> _Task prompt_: Reproduce without any changes the lines from the line with "Does the placement" to the line with "Is white roof", including both of those lines.

> _Entries_:
== == ==
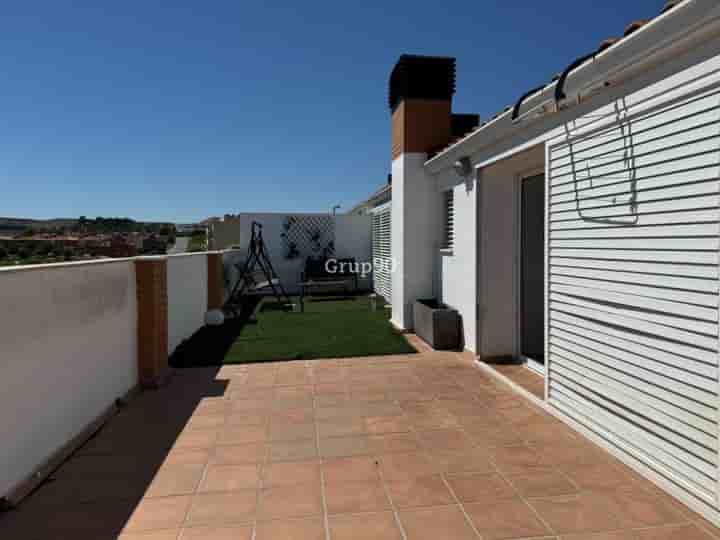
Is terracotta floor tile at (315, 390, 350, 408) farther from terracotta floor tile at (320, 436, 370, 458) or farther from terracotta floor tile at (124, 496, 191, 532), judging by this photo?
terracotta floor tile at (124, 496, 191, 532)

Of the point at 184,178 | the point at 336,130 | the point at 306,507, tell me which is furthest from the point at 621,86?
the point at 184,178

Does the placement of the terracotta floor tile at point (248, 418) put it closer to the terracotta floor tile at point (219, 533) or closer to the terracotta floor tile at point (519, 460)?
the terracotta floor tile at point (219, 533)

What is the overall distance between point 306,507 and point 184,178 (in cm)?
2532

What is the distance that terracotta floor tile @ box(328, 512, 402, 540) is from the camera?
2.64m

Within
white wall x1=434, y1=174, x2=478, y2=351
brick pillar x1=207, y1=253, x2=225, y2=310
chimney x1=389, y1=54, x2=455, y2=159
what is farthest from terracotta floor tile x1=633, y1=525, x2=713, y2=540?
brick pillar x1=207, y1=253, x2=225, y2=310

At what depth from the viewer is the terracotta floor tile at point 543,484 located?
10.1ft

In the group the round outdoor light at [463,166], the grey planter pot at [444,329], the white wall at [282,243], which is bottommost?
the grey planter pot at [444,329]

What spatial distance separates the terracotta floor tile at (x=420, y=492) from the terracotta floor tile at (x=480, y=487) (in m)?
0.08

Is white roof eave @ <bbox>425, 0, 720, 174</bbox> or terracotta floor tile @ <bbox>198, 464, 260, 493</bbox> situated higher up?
== == ==
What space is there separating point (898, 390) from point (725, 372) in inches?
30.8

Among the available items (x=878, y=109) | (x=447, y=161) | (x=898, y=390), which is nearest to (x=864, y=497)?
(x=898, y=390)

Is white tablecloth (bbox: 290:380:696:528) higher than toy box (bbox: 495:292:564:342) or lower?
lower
== == ==
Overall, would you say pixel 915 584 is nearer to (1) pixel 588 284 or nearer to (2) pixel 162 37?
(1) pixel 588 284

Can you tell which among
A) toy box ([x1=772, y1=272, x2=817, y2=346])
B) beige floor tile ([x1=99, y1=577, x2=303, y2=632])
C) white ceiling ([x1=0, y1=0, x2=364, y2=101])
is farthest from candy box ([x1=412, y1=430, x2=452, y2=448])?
== == ==
> _Solution to this exercise_:
Does the placement of the terracotta floor tile at point (248, 418) put it closer to the terracotta floor tile at point (219, 533) or closer to the terracotta floor tile at point (519, 460)?
the terracotta floor tile at point (219, 533)

What is the overall distance between point 306,507 and point 184,178 (in cm)?
2532

What is the distance that terracotta floor tile @ box(328, 512, 402, 540) is from the camera?
2.64m

Within
white wall x1=434, y1=174, x2=478, y2=351
brick pillar x1=207, y1=253, x2=225, y2=310
chimney x1=389, y1=54, x2=455, y2=159
what is farthest from terracotta floor tile x1=633, y1=525, x2=713, y2=540?
brick pillar x1=207, y1=253, x2=225, y2=310

At what depth from the viewer is the terracotta floor tile at point 543,484 located?
10.1ft

In the group the round outdoor light at [463,166], the grey planter pot at [444,329], the white wall at [282,243], which is bottommost?
the grey planter pot at [444,329]

What spatial distance separates the terracotta floor tile at (x=420, y=492) from the terracotta floor tile at (x=480, y=487) (in m)?
0.08

Is white roof eave @ <bbox>425, 0, 720, 174</bbox> or terracotta floor tile @ <bbox>198, 464, 260, 493</bbox> situated higher up?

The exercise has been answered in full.